Tragicomedia salvaje
Violencia salvaje, corrupción impúdica, nula compasión por la vida y el sufrimiento ajeno: con variable virulencia, América Latina ha padecido estos tumores a lo largo de su historia. La novela adaptó su espejo a todos los verosímiles posibles para representar el espanto: fue telúrica, indigenista, sociológica, vanguardista, generacional. Dante Liano (Chimaltenango, Guatemala, 1948), que sin duda conoce esos modelos -es profesor de literatura hispanoamericana en Milán, donde reside desde 1980-, prefiere el tono paródico. En escena están los años sangrientos de los setenta y ochenta cuando, en Guatemala, un ejército desbocado se otorgaba, bajo el expediente de la lucha contra la insurgencia armada, todas las licencias. El protagonista es un teniente que, por culpa de un oscuro asunto que involucra a su cuñado, ve sacudido el apacible tedio en el que habita como burócrata de la represión militar. La única acción noble de su vida -arriesgarse para salvar a un pariente- lo vuelve un extraño en su propio mundo; un mundo incendiario, donde por nada se puede matar y morir.
EL HOMBRE DE MONTSERRAT
Dante Liano
Roca Editorial
Barcelona, 2005
120 páginas. 14 euros
Acaso para no incurrir en
maniqueísmo, ninguno de los personajes de El hombre de Monserrat -originalmente publicada en México, en 1995- sale bien parado. Se evita así el recurso de encarnar el mal en algún poder extranjero que reduce a sangre y fuego la inerme cultura aborigen -como sucede, por ejemplo, en varias novelas de Miguel Ángel Asturias, el mayor escritor de Guatemala-. Nadie, parece decir Liano, es responsable de esa tragicomedia nacional, sino los propios guatemaltecos. El color local aparece no sólo en la caricatura de los diversos tipos sociales sino en la lengua misma: la inflexión regional del castellano da fuerte regusto a estas páginas.

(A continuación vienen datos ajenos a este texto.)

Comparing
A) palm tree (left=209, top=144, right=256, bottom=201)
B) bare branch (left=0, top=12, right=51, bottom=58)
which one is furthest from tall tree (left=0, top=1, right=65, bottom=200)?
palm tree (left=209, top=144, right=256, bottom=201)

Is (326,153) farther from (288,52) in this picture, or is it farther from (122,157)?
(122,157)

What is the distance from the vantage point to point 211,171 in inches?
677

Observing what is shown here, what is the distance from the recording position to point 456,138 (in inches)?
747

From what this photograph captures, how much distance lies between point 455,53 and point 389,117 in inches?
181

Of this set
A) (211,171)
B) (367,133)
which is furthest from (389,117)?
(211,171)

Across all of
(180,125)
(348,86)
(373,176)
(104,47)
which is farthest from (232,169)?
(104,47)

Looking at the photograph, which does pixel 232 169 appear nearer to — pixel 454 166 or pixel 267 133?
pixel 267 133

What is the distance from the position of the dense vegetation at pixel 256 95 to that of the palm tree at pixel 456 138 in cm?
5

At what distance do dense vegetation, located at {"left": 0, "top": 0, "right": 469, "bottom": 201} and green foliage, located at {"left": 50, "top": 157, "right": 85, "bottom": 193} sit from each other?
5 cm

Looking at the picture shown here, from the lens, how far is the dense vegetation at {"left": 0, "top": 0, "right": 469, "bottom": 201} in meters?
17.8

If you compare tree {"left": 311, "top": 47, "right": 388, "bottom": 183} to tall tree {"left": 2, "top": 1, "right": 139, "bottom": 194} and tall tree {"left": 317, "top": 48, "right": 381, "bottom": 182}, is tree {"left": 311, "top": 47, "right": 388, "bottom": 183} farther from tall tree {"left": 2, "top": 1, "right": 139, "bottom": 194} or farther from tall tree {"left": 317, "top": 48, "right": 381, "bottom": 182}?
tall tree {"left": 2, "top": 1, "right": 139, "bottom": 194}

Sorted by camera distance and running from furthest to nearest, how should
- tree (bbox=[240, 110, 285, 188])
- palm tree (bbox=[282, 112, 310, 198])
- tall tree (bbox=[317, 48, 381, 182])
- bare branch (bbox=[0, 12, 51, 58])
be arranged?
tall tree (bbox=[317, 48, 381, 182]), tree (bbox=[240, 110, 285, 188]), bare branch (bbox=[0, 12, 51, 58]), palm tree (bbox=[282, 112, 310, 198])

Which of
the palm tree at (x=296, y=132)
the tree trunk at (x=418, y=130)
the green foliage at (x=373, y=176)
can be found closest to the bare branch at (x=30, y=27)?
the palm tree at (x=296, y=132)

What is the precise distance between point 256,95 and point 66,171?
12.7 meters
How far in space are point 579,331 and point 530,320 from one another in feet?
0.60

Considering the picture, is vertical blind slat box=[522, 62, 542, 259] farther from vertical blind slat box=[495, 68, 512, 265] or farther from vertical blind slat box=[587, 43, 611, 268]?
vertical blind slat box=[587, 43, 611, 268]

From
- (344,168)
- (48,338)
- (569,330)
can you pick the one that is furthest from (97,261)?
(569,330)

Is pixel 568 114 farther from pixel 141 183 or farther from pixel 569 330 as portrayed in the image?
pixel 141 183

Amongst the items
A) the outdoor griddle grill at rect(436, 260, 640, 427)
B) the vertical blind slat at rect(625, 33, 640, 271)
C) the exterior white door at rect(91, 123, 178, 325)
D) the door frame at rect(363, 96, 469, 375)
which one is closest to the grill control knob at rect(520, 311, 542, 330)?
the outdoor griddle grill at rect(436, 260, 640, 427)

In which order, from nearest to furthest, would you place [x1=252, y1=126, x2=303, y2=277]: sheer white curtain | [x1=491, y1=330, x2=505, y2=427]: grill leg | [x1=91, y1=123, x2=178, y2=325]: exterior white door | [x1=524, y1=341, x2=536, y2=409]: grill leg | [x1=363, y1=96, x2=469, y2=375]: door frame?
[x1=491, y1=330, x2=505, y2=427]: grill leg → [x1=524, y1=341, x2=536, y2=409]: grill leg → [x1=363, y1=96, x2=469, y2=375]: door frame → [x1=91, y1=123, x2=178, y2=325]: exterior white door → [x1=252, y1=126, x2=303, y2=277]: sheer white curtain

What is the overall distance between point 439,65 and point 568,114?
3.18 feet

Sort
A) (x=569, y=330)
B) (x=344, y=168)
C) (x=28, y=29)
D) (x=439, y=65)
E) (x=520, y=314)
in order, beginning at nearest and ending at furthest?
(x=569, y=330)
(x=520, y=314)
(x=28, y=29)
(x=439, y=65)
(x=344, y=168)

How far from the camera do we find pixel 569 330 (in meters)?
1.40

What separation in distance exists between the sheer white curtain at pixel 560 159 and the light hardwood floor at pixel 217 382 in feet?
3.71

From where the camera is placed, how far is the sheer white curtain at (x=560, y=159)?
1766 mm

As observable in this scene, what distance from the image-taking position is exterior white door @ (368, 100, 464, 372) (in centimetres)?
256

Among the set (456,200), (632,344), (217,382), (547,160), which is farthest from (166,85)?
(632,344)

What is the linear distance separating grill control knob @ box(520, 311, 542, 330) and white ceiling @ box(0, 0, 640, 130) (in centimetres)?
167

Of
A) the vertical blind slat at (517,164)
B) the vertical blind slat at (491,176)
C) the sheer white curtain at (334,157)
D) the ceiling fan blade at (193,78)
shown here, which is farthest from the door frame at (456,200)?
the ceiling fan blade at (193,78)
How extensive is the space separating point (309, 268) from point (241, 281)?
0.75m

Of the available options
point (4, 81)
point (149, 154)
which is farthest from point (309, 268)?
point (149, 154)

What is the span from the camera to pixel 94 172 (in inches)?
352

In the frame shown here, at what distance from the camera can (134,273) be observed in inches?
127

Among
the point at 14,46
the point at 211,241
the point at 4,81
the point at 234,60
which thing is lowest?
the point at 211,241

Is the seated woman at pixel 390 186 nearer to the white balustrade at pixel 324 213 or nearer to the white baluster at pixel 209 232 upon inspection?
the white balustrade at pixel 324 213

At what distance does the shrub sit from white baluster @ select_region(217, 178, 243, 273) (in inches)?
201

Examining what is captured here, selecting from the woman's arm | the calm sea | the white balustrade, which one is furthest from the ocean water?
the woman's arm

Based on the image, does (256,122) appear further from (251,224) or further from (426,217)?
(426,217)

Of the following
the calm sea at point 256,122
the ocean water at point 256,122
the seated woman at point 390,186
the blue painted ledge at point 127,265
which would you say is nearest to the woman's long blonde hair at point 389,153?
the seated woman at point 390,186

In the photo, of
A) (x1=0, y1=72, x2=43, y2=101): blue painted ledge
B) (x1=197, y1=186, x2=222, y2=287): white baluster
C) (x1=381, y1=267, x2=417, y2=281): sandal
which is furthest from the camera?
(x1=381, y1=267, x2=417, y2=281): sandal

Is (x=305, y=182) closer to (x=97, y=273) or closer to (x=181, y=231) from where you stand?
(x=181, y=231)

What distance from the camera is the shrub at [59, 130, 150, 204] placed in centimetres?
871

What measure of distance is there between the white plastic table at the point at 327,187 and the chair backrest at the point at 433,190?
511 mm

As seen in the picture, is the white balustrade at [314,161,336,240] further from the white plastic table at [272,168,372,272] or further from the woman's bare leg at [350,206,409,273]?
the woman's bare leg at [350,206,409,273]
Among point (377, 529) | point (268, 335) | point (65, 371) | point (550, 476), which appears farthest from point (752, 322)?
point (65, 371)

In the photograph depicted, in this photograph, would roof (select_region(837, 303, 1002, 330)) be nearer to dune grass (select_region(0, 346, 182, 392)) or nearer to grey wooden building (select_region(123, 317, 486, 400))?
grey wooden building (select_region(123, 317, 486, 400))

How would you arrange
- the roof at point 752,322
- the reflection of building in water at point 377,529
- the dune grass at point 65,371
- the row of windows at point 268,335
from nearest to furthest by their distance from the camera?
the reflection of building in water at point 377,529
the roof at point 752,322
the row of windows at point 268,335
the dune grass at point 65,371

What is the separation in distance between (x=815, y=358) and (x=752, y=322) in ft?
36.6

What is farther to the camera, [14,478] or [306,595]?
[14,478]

Como ya sucediera en El hijo de la casa -Roca Editores, 2004; donde la violencia aparecía como recreación de un caso de psicopatía criminal-, hay en Liano una cierta tendencia a la sobreexposición: en la adjetivación redundante -no hace falta que el sol sea "inclemente" para que la página arda de bochorno tropical- o capítulos como el del ataque a la casa de los guerrilleros -demasiado explícita en su denuncia de la obscenidad con que la televisión convierte en espectáculo la carnicería humana-. La oscilación estilística abarca desde la crudeza casi mística de Conrad -pasada por el napalm apocalíptico de Francis Ford Coppola- al irónico fresco de la disciplina castrense de Pantaleón y las visitadoras de Vargas Llosa. La novela funciona con mecanismo de policial negro: cadáver persistente, falso culpable, sistema equívoco de pistas. En lo opresivo de ese clima radica lo mejor del libro.